TEXTE À LIRE:
Portrait de femme (2021) : Séverine Bouisset, directrice de la scène nationale des Gémeaux à Sceaux

L’attention portée aux habitants et les formes numériques sont au cœur du projet de la nouvelle directrice de la scène nationale des Gémeaux à Sceaux.


Chez Séverine Bouisset, la collégienne de Mer (Loir-et-Cher) qui découvre La Flûte enchantée de Mozart ne semble jamais très loin : « Si un professeur de musique ne nous avait pas emmenés au théâtre, je ne serais pas là où je suis aujourd’hui », reconnaît l’ex-étudiante en lettres et en « management de la culture » qui fut longtemps dans notre département secrétaire générale du théâtre Jean-Arp de Clamart avant de passer quatre saisons au service des publics dans une des scènes nationales emblématiques de la région parisienne : La Ferme du Buisson, en Seine-et-Marne.

« Tout mon parcours professionnel a tourné autour de cette question cruciale : comment faire en sorte que les habitants d’un territoire trouvent leur chemin pour aller au théâtre? »

LIGNES DE DONNÉES:
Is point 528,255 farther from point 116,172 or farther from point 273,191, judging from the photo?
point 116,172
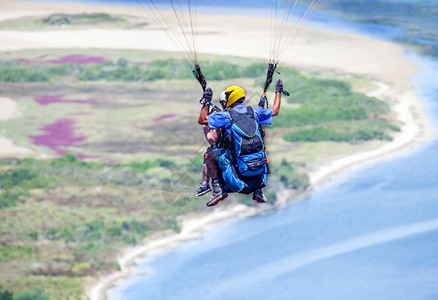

OBJECTIF DU TRAVAIL: Poursuivez le portrait de Séverine Bouisset, plus haut, en reprenant juste après sa dernière phrase.

RÉSULTAT ATTENDU:
La continuité et le renouveau

Au cœur du projet qui l’a conduite à prendre la direction des Gémeaux, l’alliage de la continuité et du renouveau est subtilement pesé : « Après 35 ans d’une ligne portée par Françoise Letellier et avec 4500 abonnés, être dans une rupture frontale serait complètement absurde. La continuité passe par le maintien des trois disciplines socles : le théâtre, la danse et le jazz ; par la politique des longues séries, une dizaine de dates pour un spectacle, et par l’ouverture à l’international. L’idée étant de renouveler ensuite les formes disciplinaires et le réseau des artistes. » Il ne faut pas attendre longtemps alors pour que le thème du numérique au théâtre intervienne dans la conversation : « J’étais au démarrage du TMN Lab [Laboratoire théâtres et médiations numériques], c’est quelque chose qui m’anime depuis une bonne dizaine d’années. Je crois que le théâtre aujourd’hui est complètement protéiforme, transdisciplinaire, hybride. Et c’est à cet endroit-là qu’il est particulièrement vivifiant. » La saison 2021-2022 s’affiche déjà comme une extension du domaine numérique dans l’espace du spectacle vivant, avec La Mouette de Tchekhov, « performance filmique » mise en scène par Cyril Teste ; Acqua alta, un parcours dans l’imaginaire de l’eau sur la frontière poreuse avec les arts visuels, signé Adrien M et Claire B ; et le collectif Invivo en artiste associé.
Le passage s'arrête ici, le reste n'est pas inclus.